The sitter called Mr. Hart, to whom G. P. first manifested, died at Naples three years afterwards, and communicated, with the help of G. P., on the second day after his death. An account of his communications is given in Proceedings S.P.R., vol. xiii. pp. 353-57.

There are numerous instances in the reports in the Proceedings (see vol. vi. pp. 647-50; vol. viii. pp. 15-26; vol. xiii., passim; and vol. xvi. pp. 131-3), of the giving of information unknown to the sitters and afterwards verified. A striking illustration of this occurred in the case of the lady called "Elisa Mannors," whose near relatives and friends concerned in the communications were known to myself. On the morning after the death of her uncle, called F. in the report, she described an incident in connection with the appearance of herself to her uncle on his death-bed. I quote Dr. Hodgson's account of this (Proceedings S.P.R., vol. xiii. p. 378, footnote).

The notice of his [F.'s] death was in a Boston morning paper, and I happened to see it on my way to the sitting.
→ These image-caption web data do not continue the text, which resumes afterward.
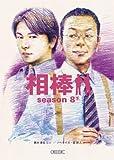 相棒season8(下) (朝日文庫)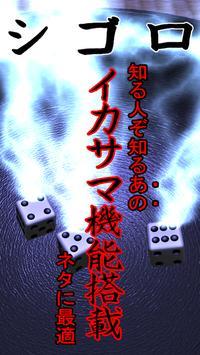 ChinChiroDice apk screenshot
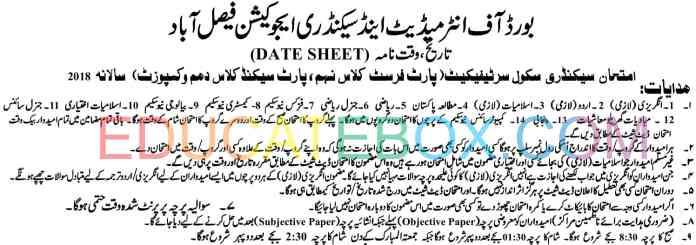 Matric Date sheet 2018 Faisalabad Board (Bisefsd)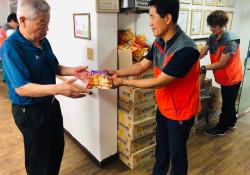 기아자동차 조나반 봉사단 사랑의 식당 봉사활동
The first writing of the sitting came from Madame Elisa, without my expecting it. She wrote clearly and strongly, explaining that F. was there with her, but unable to speak directly, that she wished to give me an account of how she had helped F. to reach her. She said that she had been present at his death-bed, and had spoken to him, and she repeated what she had said, an unusual form of expression, and indicated that he had heard and recognised her. This was confirmed in detail in the only way possible at that time, by a very intimate friend of Madame Elisa and myself, and also of the nearest surviving relative of F. I showed my friend the account of the sitting, and to this friend, a day or two later, the relative, who was present at the death-bed, stated spontaneously that F. when dying said that he saw Madame Elisa who was speaking to him, and he repeated what she was saying. The expression so repeated, which the relative quoted to my friend, was that which I had received from Madame Elisa through Mrs. Piper's trance, when the death-bed incident was of course entirely unknown to me.

Rare are the "Peak in Darien" cases (see page 233), but cases like this are rarer still.

With regard to the last of the three periods of Mrs. Piper's trance-history, the only detailed published accounts are contained in Professor Hyslop's report of his sittings in Proceedings S.P.R., vol. xvi.[210] But neither his records nor the manuscript records which I have seen contain any proof of the personal identity of the alleged spirits called "Imperator," "Doctor," "Rector," etc., or any proof of the identity of these intelligences with those claimed by Mr. Moses. (See Proceedings S.P.R., vol. xiii. pp. 408-9.) Whether any such proof will be forthcoming in the future remains to be seen,—or indeed, whether proof or disproof for us at present is even possible.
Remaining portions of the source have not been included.